I have two tables, one titled Members and one titled Addresses.
Each member can have multiple addresses, and each address can have multiple members. How do I write a query to find a count of how many members have multiple instances of the same address?
The address string (street_address) isn't stored directly on the member table but is accessed through a unique address id(address_id) located on the member table. That address id is a record(row on the address table) that stores the address string along with other information.
Sample data:
Member
name | address_id1 | address_id2 |
---|---|---|
Jane Smith | 1234 | 5678 |
Address
address_id | street_address |
---|---|
1234 | 123 Main St. |
5678 | 123 Main St. |
I would like a count of the number of members who fit this scenario, multiple address_ids with the same street_address.

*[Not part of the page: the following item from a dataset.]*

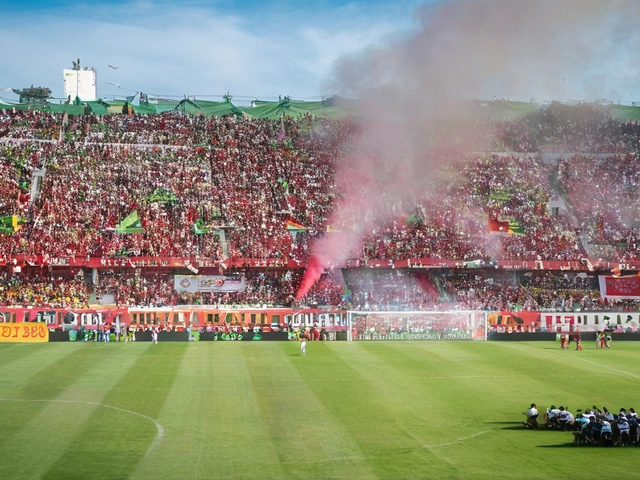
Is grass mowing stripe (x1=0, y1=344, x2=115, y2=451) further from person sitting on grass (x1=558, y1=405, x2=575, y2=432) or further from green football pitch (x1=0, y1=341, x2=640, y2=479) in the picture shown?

Using AWS Redshift
Query attempted:
SELECT COUNT(*)
FROM member
join address
on distinct street_address;
CodePudding user response:
I'm not sure if this is what you want to achieve, but that's how I understood it from the description. Taking into account your current data structure, you can try this query:
SELECT
*
FROM members
LEFT JOIN addresses AS first_address ON (first_address.address_id = members.address_id)
LEFT JOIN addresses AS second_address ON (second_address.address_id = members.address_id2)

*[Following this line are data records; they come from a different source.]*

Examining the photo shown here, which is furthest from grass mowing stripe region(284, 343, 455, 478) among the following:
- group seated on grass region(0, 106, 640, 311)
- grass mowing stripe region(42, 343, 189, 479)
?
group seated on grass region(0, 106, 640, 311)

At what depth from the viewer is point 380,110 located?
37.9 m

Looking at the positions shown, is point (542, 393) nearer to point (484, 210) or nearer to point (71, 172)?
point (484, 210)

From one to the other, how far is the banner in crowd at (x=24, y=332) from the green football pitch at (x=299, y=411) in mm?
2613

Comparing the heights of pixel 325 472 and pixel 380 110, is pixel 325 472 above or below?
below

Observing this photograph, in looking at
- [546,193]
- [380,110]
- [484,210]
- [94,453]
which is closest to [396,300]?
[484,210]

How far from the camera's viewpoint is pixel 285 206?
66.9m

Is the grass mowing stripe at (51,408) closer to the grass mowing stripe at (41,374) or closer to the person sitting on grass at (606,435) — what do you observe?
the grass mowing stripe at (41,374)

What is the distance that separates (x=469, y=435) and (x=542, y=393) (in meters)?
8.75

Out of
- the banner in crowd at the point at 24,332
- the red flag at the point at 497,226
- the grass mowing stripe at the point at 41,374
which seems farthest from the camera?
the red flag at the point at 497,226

WHERE second_address.street_address = first_address.street_address
About your DB structure
You should consider changing the structure of your tables. You have a many-to-many relationship here.
The problem with your structure is that now each user can have a maximum of 2 addresses, as long as it may be fine in business terms, if you want to be able to add 3 addresses, you will add another column 'address_id3', for the 4th address the column 'address_id4' e.t.c. If these addresses are 40, you will have 40 columns. The second next problem is that you will probably have users who will still have 1 address, even though your table will hold 40 such fields.

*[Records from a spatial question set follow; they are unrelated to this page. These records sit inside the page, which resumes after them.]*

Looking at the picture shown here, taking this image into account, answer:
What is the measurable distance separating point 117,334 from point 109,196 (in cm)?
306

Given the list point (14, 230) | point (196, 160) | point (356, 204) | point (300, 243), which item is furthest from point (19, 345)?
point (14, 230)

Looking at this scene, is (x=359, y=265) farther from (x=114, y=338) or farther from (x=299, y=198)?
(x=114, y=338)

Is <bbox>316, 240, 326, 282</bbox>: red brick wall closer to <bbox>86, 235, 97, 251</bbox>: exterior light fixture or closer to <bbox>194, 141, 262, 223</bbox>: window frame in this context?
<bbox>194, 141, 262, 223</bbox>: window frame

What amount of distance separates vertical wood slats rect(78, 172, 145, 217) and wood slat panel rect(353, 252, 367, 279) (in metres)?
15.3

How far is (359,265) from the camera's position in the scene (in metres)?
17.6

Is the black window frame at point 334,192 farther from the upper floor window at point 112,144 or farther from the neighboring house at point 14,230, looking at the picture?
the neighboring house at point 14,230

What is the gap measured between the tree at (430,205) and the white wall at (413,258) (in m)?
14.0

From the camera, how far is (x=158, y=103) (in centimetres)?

The solution to such problems is creating intermediate tables:
Member table
member_id | member |
---|---|
1 | John |
2 | Bob |
Address table
address_id | street_address |
---|---|
1 | First |
2 | Second |
Intermediate table
address_id | member_id |
---|---|
1 | 1 |
2 | 1 |
2 | 2 |
This way, you can store multiple addresses for multiple members without the overhead of blank data when not needed.
One member can then have up to 50,000 addresses and the size of your tables is still the same (I mean table structure - columns - not data)